(Provided passage):
****************

The Wall Street Journal article also stated the reasons for businesses sitting on large cash holdings and that those holdings are not beneficial to businesses.

“The cash buildup shows the deep caution many companies feel about investing in expansion while the economic recovery remains painfully slow and high unemployment and battered household finances continue to limit consumers' ability to spend,” the article states.

“The buildup has a big downside for companies, which get little return on their money because interest rates are low, but it reflects the relatively few opportunities they see to deploy their cash more creatively.”

In a commentary on Jan. 12 on RealClearPolitics, Tom Donohue, president and CEO of the U.S. Chamber of Commerce, said that uncertainty is the “enemy of investment and hiring.”

“The degree of change and uncertainty is unprecedented -- is it any wonder that many companies and other employers are sitting on their hands waiting to see how things work out? To know what their tax and regulatory obligations will be? To understand how new policies will impact their operations?” Donohue said.

“Uncertainty is the enemy of investment and hiring,” he said. “Through smart, commonsense policies, lawmakers can help increase certainty, especially when it comes to health care, tax, and climate change policies.”

Jackson said that despite “polarized debates” about the effects EPA regulations and standards have on business and the U.S. economy “environmental protection and economic growth can and do go hand in hand.”

She said the EPA’s “fundamental responsibility is protecting the health of the American people,” and warned against “special interests” that don’t understand the importance of that mission.

“It is important, as special interests try to gut our safeguards like the Clean Air Act that EPA has worked for and under for decades,” Jackson said. “And while special interests try to find loopholes so big polluters can skirt other common sense health protections.

“It is important to recognize these possibilities at a time when American companies have a record amount of cash holdings and liquid assets,” Jackson said.

According to The Wall Street Journal, among those companies with the top cash and liquid assets are Microsoft Corp., with $43.25 billion in cash and short-term investments; Cisco Systems Inc. with $38.9 billion; and Google Inc. with $33.4 billion.

****************

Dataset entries
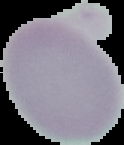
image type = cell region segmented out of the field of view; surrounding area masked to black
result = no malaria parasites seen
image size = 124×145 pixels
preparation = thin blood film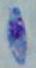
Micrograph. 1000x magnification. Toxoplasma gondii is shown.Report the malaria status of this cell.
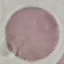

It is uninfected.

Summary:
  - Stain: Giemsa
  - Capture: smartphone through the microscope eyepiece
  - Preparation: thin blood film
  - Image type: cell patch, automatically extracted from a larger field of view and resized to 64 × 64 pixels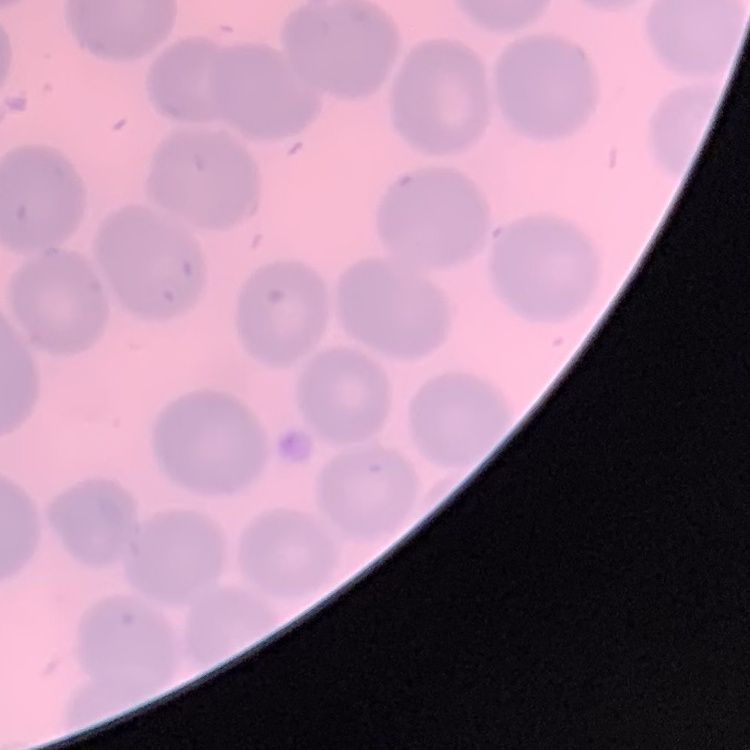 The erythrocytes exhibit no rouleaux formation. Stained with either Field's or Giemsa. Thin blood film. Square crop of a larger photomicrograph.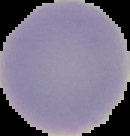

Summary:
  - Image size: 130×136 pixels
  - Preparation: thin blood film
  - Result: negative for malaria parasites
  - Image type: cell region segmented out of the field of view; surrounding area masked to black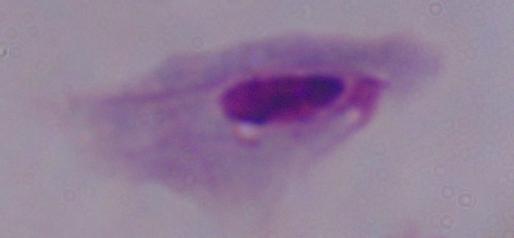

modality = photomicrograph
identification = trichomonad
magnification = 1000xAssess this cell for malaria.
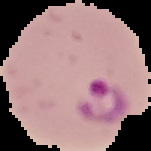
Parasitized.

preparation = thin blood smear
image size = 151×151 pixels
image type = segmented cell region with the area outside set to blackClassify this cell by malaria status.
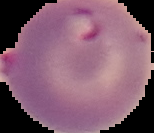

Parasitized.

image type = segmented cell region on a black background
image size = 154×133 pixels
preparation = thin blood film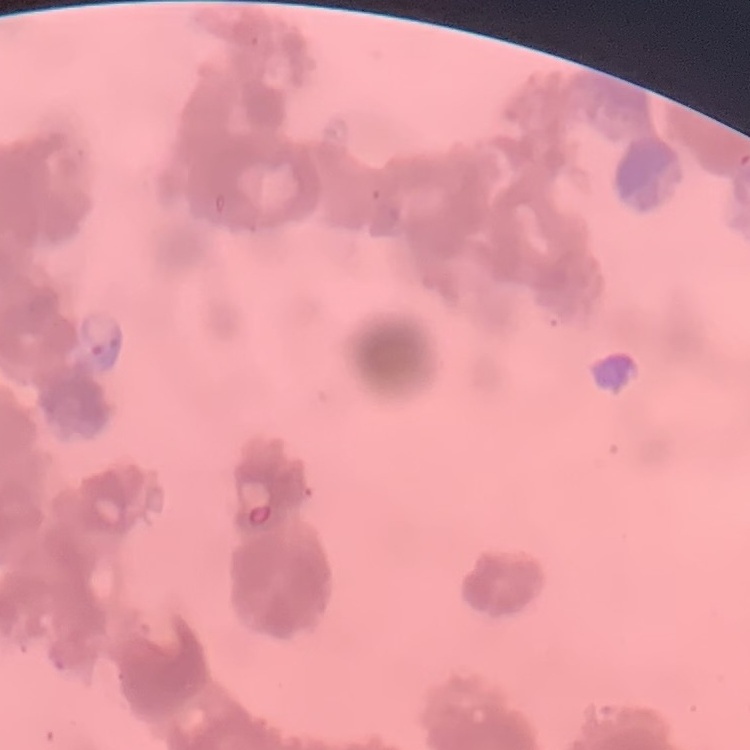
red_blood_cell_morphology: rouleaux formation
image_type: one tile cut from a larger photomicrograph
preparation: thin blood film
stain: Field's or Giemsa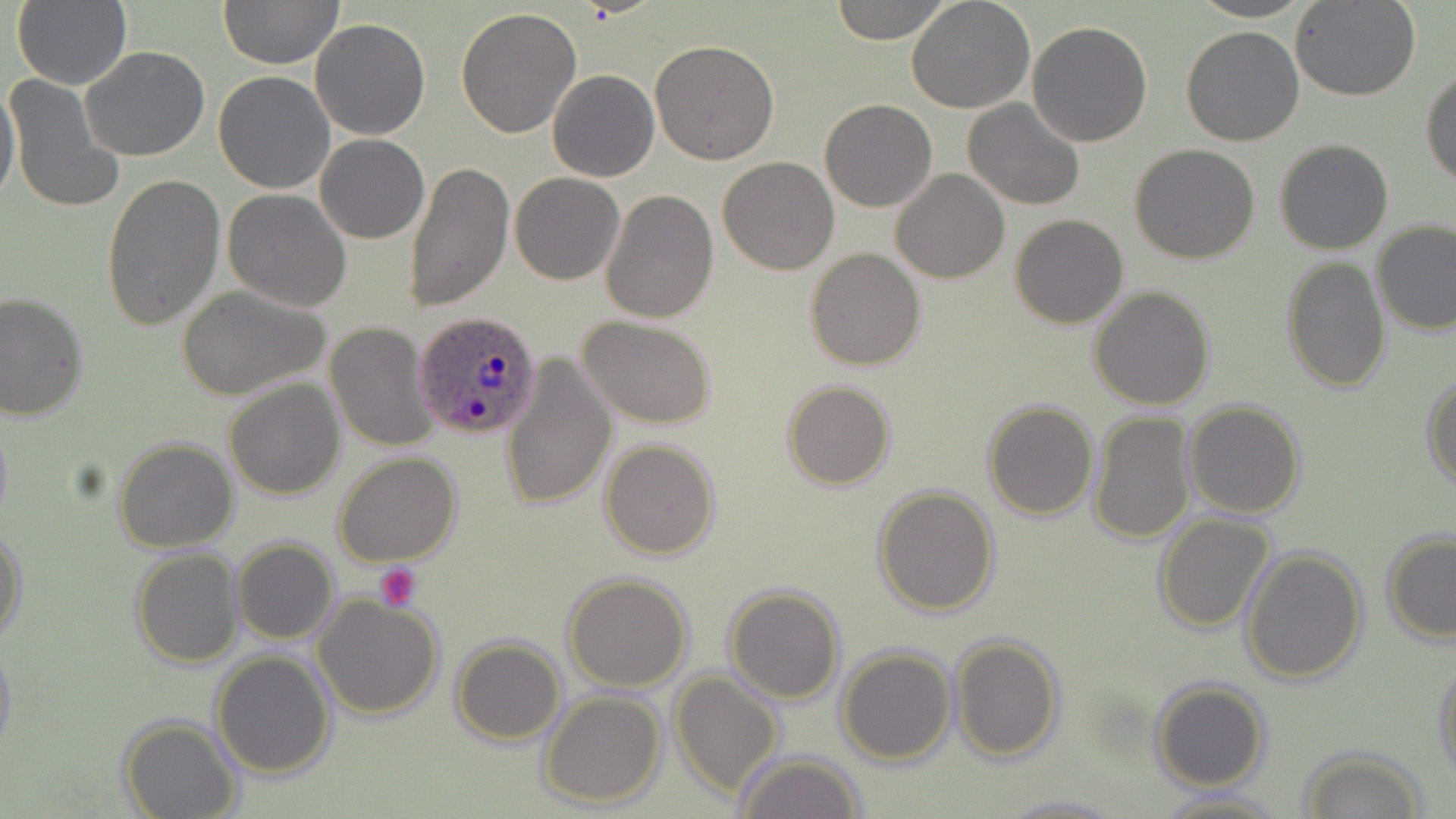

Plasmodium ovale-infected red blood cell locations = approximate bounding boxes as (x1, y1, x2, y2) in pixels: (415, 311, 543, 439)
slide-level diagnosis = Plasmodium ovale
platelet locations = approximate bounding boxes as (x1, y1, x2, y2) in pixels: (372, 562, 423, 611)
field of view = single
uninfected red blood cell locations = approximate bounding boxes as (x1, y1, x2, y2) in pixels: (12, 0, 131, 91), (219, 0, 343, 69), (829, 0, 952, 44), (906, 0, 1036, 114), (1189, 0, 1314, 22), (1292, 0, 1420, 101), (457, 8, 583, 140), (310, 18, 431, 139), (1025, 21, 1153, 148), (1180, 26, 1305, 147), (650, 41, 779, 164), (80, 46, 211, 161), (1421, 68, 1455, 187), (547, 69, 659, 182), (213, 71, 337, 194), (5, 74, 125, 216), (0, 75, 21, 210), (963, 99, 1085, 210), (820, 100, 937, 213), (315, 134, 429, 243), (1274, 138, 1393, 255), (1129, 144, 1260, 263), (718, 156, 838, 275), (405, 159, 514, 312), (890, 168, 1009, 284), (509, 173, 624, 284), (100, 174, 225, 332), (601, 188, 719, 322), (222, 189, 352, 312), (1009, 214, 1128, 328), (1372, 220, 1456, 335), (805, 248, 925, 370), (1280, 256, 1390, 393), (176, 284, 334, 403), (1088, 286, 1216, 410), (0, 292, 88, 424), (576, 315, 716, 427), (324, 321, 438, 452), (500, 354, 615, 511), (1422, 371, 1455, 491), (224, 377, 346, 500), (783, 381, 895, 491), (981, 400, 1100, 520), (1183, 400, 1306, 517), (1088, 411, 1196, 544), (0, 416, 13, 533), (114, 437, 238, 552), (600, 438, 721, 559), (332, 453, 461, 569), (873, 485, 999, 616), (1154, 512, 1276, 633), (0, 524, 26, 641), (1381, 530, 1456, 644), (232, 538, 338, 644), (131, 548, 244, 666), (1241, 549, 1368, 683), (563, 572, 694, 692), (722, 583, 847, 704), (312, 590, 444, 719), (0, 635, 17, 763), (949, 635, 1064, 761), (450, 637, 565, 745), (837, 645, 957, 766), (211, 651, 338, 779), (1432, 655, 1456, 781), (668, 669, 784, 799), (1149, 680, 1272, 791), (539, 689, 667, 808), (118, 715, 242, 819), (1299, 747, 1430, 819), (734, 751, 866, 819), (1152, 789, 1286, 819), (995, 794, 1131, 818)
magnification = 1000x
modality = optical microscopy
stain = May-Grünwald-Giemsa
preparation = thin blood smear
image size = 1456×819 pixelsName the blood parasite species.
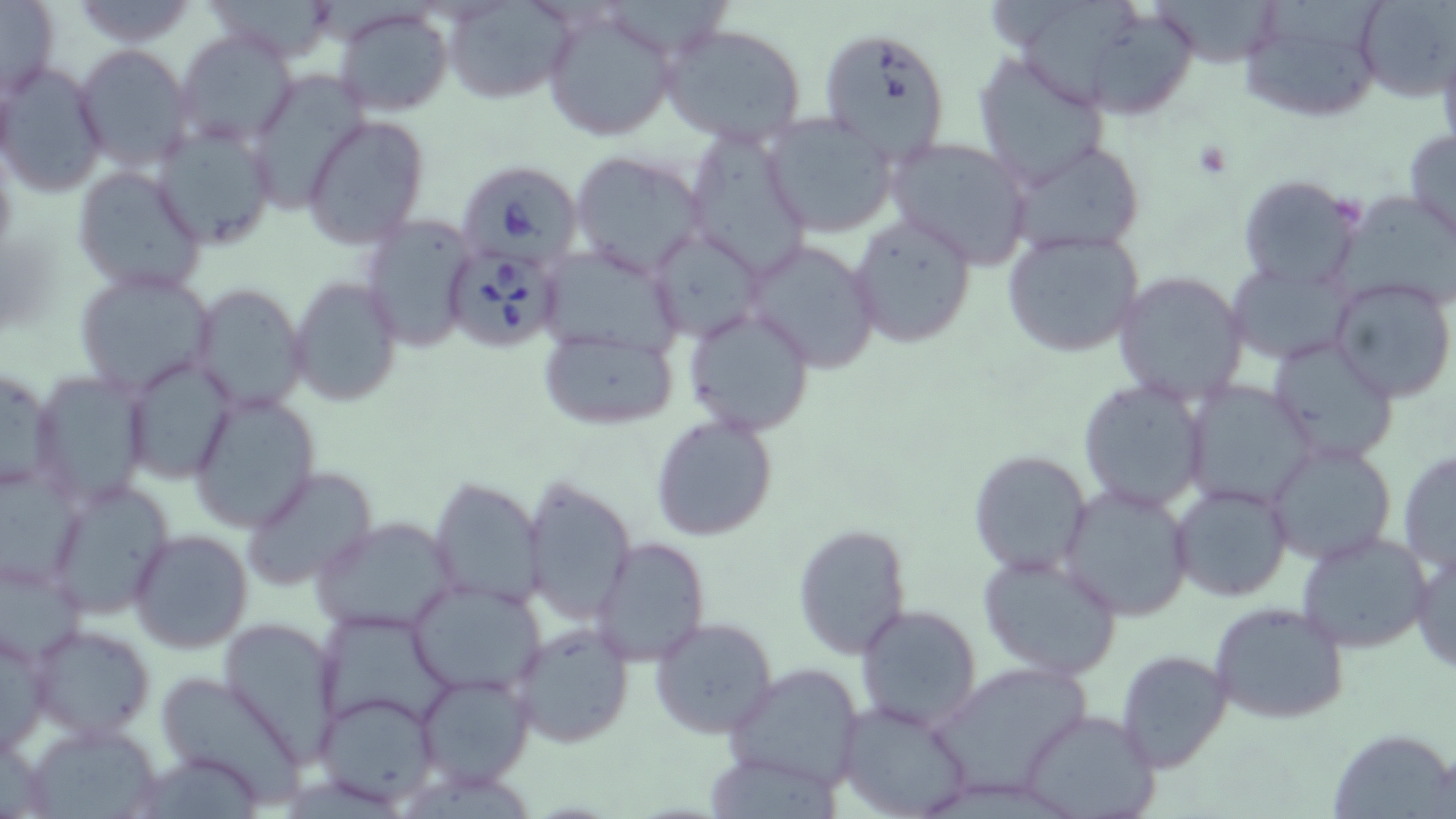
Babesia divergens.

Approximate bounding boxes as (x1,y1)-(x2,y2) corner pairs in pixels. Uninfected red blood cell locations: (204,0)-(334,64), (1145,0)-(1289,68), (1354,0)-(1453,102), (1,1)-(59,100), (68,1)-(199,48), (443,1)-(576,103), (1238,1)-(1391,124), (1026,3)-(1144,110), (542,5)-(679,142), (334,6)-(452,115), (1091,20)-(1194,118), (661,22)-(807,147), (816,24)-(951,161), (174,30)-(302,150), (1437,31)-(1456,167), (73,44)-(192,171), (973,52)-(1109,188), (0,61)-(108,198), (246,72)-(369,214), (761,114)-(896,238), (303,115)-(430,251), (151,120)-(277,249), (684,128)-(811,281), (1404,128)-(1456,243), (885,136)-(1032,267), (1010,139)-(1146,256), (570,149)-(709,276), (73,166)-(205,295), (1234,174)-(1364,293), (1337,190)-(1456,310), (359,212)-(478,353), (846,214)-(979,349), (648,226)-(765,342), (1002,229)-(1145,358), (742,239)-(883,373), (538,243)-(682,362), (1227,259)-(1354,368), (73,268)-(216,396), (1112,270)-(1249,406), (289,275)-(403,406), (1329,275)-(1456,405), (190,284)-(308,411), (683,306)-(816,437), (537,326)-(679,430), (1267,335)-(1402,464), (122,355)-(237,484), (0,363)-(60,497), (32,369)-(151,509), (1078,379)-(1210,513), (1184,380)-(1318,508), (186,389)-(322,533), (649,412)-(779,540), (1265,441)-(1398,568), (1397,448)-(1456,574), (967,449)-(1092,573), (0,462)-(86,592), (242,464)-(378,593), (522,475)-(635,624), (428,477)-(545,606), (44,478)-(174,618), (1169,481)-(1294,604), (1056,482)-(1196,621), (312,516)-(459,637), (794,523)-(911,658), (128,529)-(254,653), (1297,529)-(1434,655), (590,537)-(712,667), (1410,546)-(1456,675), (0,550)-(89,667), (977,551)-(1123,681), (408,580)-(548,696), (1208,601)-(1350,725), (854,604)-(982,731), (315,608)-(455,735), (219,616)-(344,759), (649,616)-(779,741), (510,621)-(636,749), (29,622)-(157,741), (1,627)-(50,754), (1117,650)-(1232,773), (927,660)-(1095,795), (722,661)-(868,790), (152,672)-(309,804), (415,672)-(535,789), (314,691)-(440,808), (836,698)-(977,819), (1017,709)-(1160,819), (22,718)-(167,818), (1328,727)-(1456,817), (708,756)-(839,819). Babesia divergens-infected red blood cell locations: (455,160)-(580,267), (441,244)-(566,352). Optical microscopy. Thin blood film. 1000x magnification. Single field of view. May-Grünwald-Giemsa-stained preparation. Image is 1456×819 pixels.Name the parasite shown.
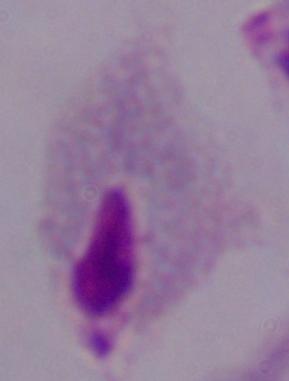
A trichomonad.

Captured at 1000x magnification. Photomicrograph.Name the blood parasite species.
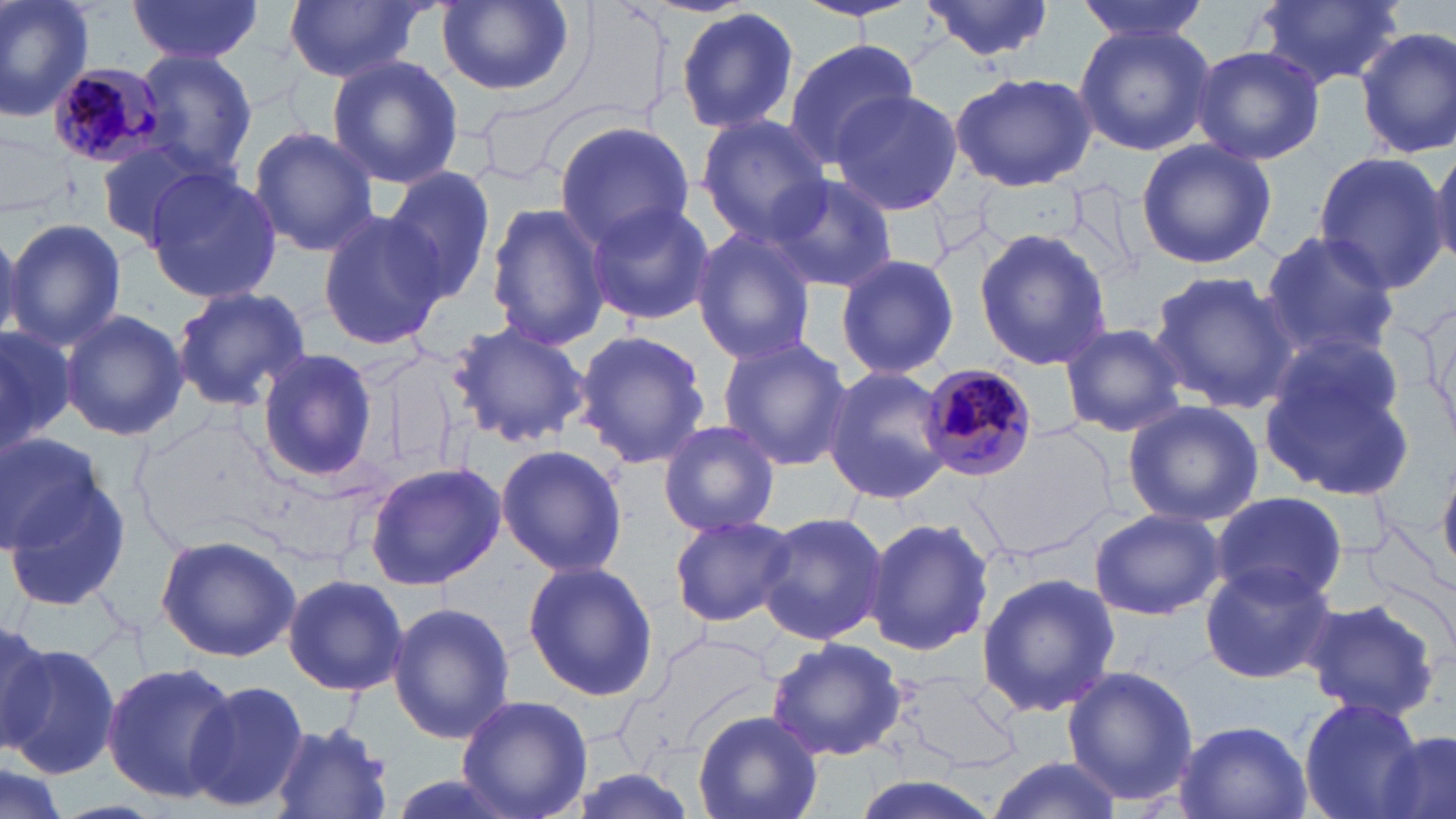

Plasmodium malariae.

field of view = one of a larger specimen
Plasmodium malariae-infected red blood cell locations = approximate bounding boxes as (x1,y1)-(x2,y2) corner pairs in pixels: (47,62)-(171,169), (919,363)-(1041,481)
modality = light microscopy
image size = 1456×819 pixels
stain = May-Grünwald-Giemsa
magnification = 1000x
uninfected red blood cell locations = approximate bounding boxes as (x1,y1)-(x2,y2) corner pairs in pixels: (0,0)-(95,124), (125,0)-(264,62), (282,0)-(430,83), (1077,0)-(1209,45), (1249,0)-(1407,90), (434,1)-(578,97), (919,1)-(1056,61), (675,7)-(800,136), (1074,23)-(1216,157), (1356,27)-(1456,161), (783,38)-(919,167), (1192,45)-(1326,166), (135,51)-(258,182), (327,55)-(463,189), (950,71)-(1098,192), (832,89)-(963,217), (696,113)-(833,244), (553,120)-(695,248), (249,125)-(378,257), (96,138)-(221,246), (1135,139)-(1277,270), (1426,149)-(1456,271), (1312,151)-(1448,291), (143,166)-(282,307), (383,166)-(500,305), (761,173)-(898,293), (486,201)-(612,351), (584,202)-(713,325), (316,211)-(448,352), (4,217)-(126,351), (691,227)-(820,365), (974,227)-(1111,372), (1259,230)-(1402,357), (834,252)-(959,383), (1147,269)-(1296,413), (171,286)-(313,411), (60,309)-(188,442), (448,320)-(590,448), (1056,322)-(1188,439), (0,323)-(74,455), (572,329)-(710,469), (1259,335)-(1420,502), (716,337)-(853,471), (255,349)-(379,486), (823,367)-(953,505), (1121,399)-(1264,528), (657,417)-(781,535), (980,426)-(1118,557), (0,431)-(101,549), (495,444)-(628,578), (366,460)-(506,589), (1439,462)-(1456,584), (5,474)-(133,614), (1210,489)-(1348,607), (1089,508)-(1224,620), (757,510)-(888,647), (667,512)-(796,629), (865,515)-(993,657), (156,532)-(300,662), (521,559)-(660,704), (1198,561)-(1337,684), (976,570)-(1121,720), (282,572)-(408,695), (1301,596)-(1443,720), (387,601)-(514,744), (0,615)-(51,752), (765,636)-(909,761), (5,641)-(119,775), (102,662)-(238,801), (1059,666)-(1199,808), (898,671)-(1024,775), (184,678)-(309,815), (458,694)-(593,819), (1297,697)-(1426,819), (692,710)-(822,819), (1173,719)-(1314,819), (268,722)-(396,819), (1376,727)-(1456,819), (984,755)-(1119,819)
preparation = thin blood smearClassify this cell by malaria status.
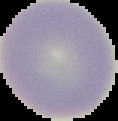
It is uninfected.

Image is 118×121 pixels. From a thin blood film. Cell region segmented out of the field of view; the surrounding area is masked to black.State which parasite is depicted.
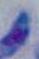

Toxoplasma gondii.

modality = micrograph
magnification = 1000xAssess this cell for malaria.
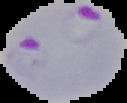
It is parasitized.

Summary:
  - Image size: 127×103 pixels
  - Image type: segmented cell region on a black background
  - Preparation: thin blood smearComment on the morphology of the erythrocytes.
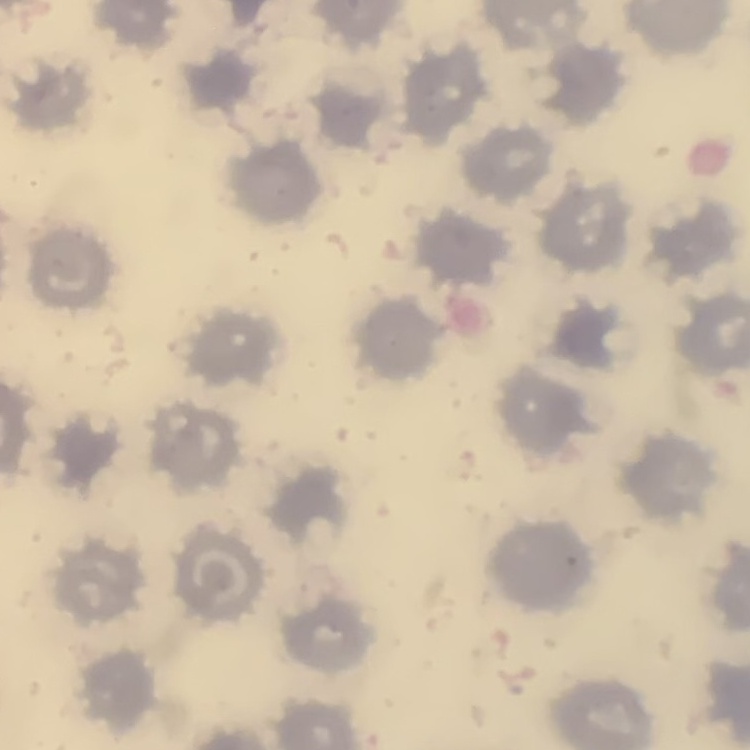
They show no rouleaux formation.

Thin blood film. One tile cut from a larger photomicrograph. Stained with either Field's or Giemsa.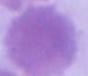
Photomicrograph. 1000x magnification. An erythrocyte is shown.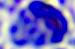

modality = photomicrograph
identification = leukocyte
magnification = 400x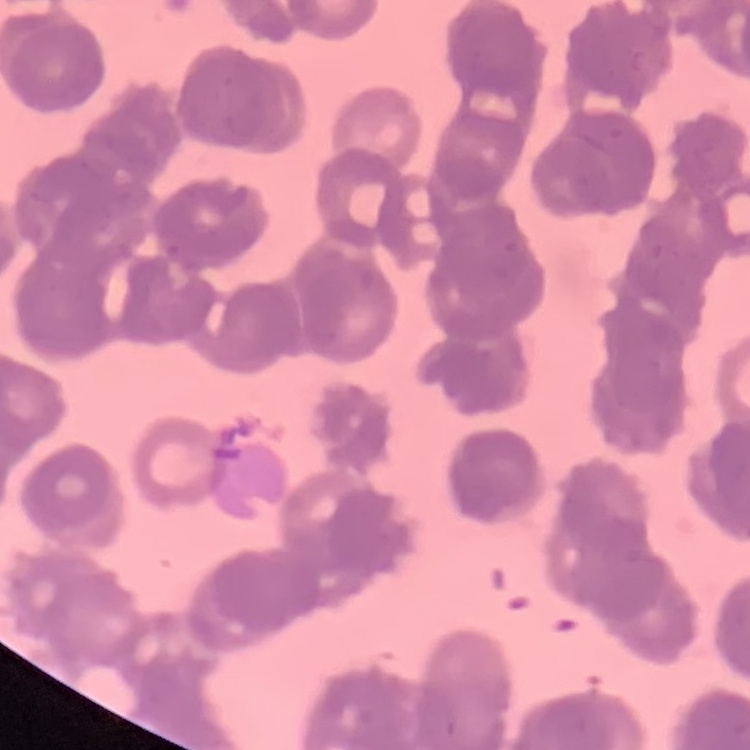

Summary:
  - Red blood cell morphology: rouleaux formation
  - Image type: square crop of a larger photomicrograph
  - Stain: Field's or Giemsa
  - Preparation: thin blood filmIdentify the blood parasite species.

****************

(The tasks):
**1)** According to the passage on corporate cash holdings, how much did Microsoft Corp. hold in cash and short-term investments?
**2)** Reproduce the passage on corporate cash holdings word for word, starting at "She said the" and ending at "sense health protections.".

(Responses per task):
**1)** $43.25 billion.

**2)**
She said the EPA’s “fundamental responsibility is protecting the health of the American people,” and warned against “special interests” that don’t understand the importance of that mission.

“It is important, as special interests try to gut our safeguards like the Clean Air Act that EPA has worked for and under for decades,” Jackson said. “And while special interests try to find loopholes so big polluters can skirt other common sense health protections.